(Text shown begins)
On Wed, May 19, 2021 at 4:47 AM Adrian Farrel <adr...@olddog.co.uk> wrote:

> Hi Warren,
>
> Thanks for this. I'll try to unpick it.
>
> > DISCUSS:
> > ---------------------------------------------------------------
> >
> > I hope that I'm just misunderstanding something obvious, but I strongly
> support
> > John's DISCUSS
>
> So far, so good: we are in discussions with John and believe we will reach
> a resolution that satisfies him.
>
> > when SR was "approved" it was with the understanding that it
> > would only be used within "real" limited domains, and would never be sent
> > outside of closed/limited network.
>
> I fear that there may have been some slipperiness in the discussion that
> led to this understanding.
> I recall pushing back quite a bit on the definition of "SR domain" as it
> appeared in 8402 during IETF last call. But I didn't see a lot of support
> for my view and concluded I was in the rough.
>
> He definition we ended up with specifically allows for tunnelling of SR
> over non-SR parts of the network.


I suspect that part of this is this comes in the use of the term "tunnel"



> And, indeed, the nature of SRv6 is that packets containing the SRH may be
> forwarded "transparently" by non-SR IPv6 routers. The domain is, therefore,
> defined as the collection of interconnected SR-capable nodes. We ended up
> with:
>
>    Segment Routing domain (SR domain): the set of nodes participating in
>    the source-based routing model.  These nodes may be connected to the
>    same physical infrastructure (e.g., a Service Provider's network).
>    They may as well be remotely connected to each other (e.g., an
>    enterprise VPN or an overlay).
>
>
I read "same physical infrastructure (e.g., a Service Provider's network)."
(Text shown ends)
(Given information begins)
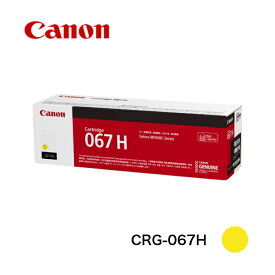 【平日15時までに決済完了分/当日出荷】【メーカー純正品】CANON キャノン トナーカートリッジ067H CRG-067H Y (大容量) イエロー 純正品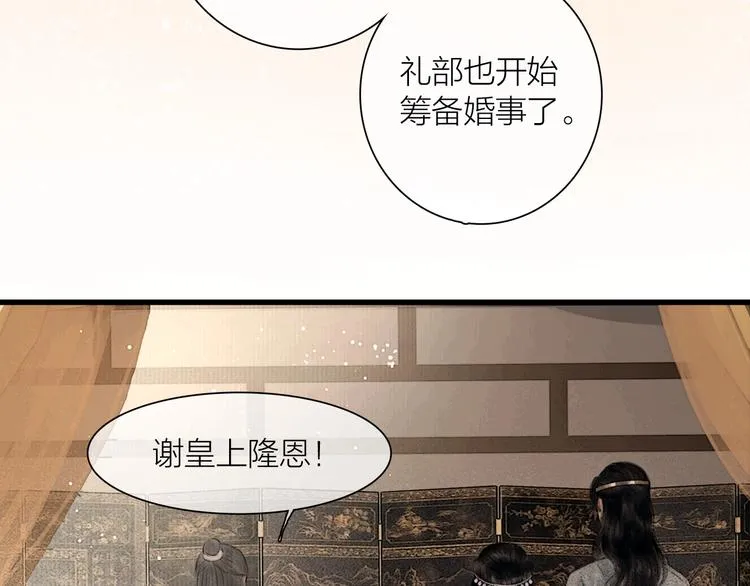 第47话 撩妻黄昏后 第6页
(Given information ends)
▶ **Problem**:
Summarize the email exchange above in two sentences.

▶ **Task output**:
Replying to Warren's DISCUSS, which backs John's DISCUSS and holds that SR was approved on the understanding that it would only be used within limited domains, Adrian Farrel says discussions with John are underway and recalls pushing back on the definition of "SR domain" in 8402 during IETF last call before concluding that view was in the rough. Adrian explains that the resulting definition allows SR to be tunneled over non-SR parts of the network, since non-SR IPv6 routers may forward SRv6 packets, and the reply to that message suspects that part of the issue comes from the term "tunnel."